When you are using a multitenant database, a connection implies that you must alter the session if you are not already connected to the required container. For example:

Example 1:

CONNECT C##TESTER@CDB<n>

If you are not already connected to CDB<n>, alter the session:

ALTER SESSION SET CONTAINER = CDB<n>$ROOT;
Example 2:

CONNECT CDB<n>PDB<k>TESTER@CDB<n>PDB<k>

If you are not already connected to CDB<n>PDB<k>, alter the session:

ALTER SESSION SET CONTAINER = CDB<n>PDB<k>;

Examples of sqlplus connection syntax for different users:

sqlplus / as sysdba
sqlplus / as sysdba@CDB1$ROOT
sqlplus CDB1PDB1TESTER/Tester@//localhost:1521/CDB1PDB1.interop.com

Key migration and legacy keys

Encryption master keys can be migrated from an existing Oracle keystore to an Entrust HSM, or vice versa. In this guide, the term key migration means that the responsibility for holding the master keys is being transferred between key protectors. The encryption keys themselves are not copied or imported between a software keystore and the HSM Security World. Instead, fresh master keys are created within the software keystore or HSM that is to become the new key protector, and any subsidiary keys being protected are re-encrypted using the new master keys. From that point on, any new master keys are created in the current key protector you have migrated to.

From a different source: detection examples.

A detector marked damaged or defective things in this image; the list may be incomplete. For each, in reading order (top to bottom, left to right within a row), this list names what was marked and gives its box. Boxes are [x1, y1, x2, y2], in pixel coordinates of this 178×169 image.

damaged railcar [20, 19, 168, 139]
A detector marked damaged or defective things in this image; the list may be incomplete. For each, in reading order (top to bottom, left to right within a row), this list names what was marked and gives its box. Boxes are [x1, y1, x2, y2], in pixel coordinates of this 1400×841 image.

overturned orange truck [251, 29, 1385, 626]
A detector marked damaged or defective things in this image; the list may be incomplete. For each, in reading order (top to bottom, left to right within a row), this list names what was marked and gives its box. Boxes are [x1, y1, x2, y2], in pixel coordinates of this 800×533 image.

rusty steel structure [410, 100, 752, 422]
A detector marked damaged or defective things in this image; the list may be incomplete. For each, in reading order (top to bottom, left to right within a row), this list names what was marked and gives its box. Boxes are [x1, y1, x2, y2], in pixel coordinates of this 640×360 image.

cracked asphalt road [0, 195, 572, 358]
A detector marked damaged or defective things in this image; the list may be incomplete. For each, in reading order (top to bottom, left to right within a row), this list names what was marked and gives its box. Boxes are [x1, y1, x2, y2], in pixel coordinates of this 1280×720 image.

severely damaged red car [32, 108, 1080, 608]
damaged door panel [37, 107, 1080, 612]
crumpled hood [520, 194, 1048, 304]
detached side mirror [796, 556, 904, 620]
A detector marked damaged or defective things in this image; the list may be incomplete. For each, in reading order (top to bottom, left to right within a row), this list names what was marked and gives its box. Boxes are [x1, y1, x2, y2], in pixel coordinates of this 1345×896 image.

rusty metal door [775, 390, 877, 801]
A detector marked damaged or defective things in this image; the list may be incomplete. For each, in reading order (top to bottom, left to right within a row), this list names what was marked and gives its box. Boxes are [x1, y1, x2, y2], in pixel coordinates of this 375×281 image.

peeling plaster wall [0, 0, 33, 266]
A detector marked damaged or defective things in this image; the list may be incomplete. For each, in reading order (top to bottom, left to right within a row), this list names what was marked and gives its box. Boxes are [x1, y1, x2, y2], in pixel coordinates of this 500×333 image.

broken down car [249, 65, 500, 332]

During rekey, the previous master keys (the legacy keys) remain in the software keystore or HSM where they were created. After a key migration, you can retain access to the legacy keys in the software keystore or HSM you have migrated away from by setting its passphrase to the same value as the current key protector’s. This allows both to be open at the same time, providing access to the encryption keys they each contain. If you do not do this, you can only access keys in the current key protector. When you are using both a software keystore and an HSM at the same time, the current key protector is referred to as the primary.

Overview

Transparent Data Encryption (TDE) encrypts an entire database without requiring changes to existing queries and applications. A database encrypted with TDE is automatically decrypted when it is loaded from disk storage into memory, so clients can query the database within the server environment without having to perform any decryption operations themselves. The database is re-encrypted when it is written back to disk. Note that with TDE, data is not protected by encryption while it is in memory.

The encryption keys used to encrypt the database are typically held as part of the database, but they are themselves encrypted with a master encryption key. Using an Entrust HSM allows the master encryption keys to be kept physically separate from the database they protect, and provides a hardware-protected boundary that encryption keys can never leave in plaintext. The encryption keys are stored in a Security World folder that is also encrypted, making it useless to anyone without the authorized means to access them. The Security World folder can be easily backed up or transferred to other legitimate clients that use the authorized mechanisms to access the encryption keys.

Entrust recommends that you allow only unprivileged connections unless you are performing administrative tasks.

Other benefits of using the nShield HSM include:

Centralized storage of keys from across the enterprise, for easier management.
Key retention: rotate keys while keeping the previous ones.
FIPS and Common Criteria compliance.